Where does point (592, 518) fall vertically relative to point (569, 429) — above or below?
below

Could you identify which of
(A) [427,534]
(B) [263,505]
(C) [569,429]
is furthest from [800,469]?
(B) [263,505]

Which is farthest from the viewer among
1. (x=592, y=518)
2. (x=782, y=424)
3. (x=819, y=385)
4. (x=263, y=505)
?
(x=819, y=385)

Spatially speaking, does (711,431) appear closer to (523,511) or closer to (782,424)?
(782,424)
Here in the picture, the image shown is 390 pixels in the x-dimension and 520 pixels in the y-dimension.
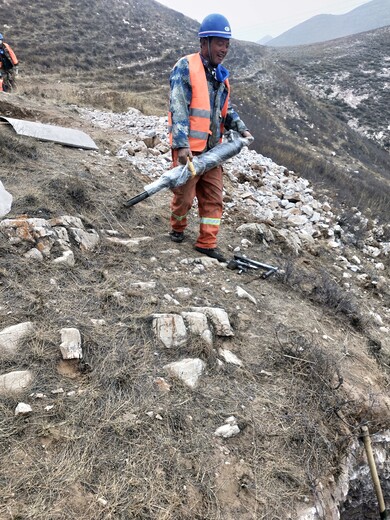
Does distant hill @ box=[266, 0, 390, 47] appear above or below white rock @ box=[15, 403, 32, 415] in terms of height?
above

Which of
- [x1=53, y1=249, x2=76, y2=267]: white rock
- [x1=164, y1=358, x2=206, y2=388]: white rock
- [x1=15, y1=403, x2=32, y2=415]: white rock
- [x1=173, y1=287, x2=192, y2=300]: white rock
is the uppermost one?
[x1=53, y1=249, x2=76, y2=267]: white rock

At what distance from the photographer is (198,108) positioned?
3.45 metres

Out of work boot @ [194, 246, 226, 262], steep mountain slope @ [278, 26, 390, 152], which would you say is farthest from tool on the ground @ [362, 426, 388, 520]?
steep mountain slope @ [278, 26, 390, 152]

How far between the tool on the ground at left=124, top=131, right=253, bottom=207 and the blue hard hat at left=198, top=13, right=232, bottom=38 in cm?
87

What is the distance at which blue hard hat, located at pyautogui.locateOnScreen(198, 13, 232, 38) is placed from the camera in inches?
130

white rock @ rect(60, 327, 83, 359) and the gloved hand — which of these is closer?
white rock @ rect(60, 327, 83, 359)

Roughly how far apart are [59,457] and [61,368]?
0.49 metres

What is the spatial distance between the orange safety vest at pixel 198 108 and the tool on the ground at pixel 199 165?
117 millimetres

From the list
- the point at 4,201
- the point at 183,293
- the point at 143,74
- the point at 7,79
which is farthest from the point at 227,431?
the point at 143,74

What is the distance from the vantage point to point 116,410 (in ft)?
6.61

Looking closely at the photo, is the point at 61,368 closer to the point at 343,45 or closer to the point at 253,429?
the point at 253,429

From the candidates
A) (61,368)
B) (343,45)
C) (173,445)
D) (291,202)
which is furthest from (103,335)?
(343,45)

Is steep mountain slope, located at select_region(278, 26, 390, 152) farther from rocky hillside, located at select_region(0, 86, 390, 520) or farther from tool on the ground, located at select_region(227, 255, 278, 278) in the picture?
rocky hillside, located at select_region(0, 86, 390, 520)

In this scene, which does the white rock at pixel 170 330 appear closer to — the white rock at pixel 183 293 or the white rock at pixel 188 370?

Goal | Reproduce all of the material above word for word, leaving out the pictures.

Response |
Where does point (592, 518) fall vertically relative to point (569, 429) — above or below?
below

Could you identify which of
(A) [427,534]
(B) [263,505]
(C) [569,429]
is furthest from [800,469]?
(B) [263,505]

Which is farthest from the viewer among
1. (x=592, y=518)
2. (x=782, y=424)
3. (x=819, y=385)
4. (x=263, y=505)
?
(x=819, y=385)

Spatially speaking, does (711,431) appear closer to (523,511) or closer to (782,424)?
(782,424)
Here in the picture, the image shown is 390 pixels in the x-dimension and 520 pixels in the y-dimension.
Does distant hill @ box=[266, 0, 390, 47] appear above or below white rock @ box=[15, 403, 32, 415] in terms of height?
above

Which of
- [x1=53, y1=249, x2=76, y2=267]: white rock
- [x1=164, y1=358, x2=206, y2=388]: white rock
- [x1=15, y1=403, x2=32, y2=415]: white rock
- [x1=173, y1=287, x2=192, y2=300]: white rock
is the uppermost one?
[x1=53, y1=249, x2=76, y2=267]: white rock

At what distance from the photographer is (198,108) positioned?
3.45 metres

Out of work boot @ [194, 246, 226, 262], steep mountain slope @ [278, 26, 390, 152], which would you say is farthest from tool on the ground @ [362, 426, 388, 520]?
steep mountain slope @ [278, 26, 390, 152]

How far between the tool on the ground at left=124, top=131, right=253, bottom=207 and the blue hard hat at left=198, top=13, right=232, bottom=38 in cm?
87

What is the distance at which blue hard hat, located at pyautogui.locateOnScreen(198, 13, 232, 38) is placed from the camera in inches?
130

white rock @ rect(60, 327, 83, 359) and the gloved hand — which of these is closer?
white rock @ rect(60, 327, 83, 359)

Roughly how far apart are [59,457] and [61,368]?
0.49 metres

What is the spatial distance between the orange safety vest at pixel 198 108 and the tool on the ground at pixel 199 165?
117 millimetres

From the list
- the point at 4,201
- the point at 183,293
- the point at 143,74
- the point at 7,79
which is farthest from the point at 227,431?
the point at 143,74

What is the distance from the vantage point to point 116,410 (in ft)?
6.61

Looking closely at the photo, is the point at 61,368 closer to the point at 343,45 or closer to the point at 253,429?
the point at 253,429

From the candidates
A) (61,368)
B) (343,45)
C) (173,445)
D) (291,202)
which is furthest from (103,335)?
(343,45)

Is steep mountain slope, located at select_region(278, 26, 390, 152) farther from rocky hillside, located at select_region(0, 86, 390, 520) or farther from tool on the ground, located at select_region(227, 255, 278, 278) in the picture?
rocky hillside, located at select_region(0, 86, 390, 520)

In this scene, which does the white rock at pixel 170 330 appear closer to — the white rock at pixel 183 293 or the white rock at pixel 188 370?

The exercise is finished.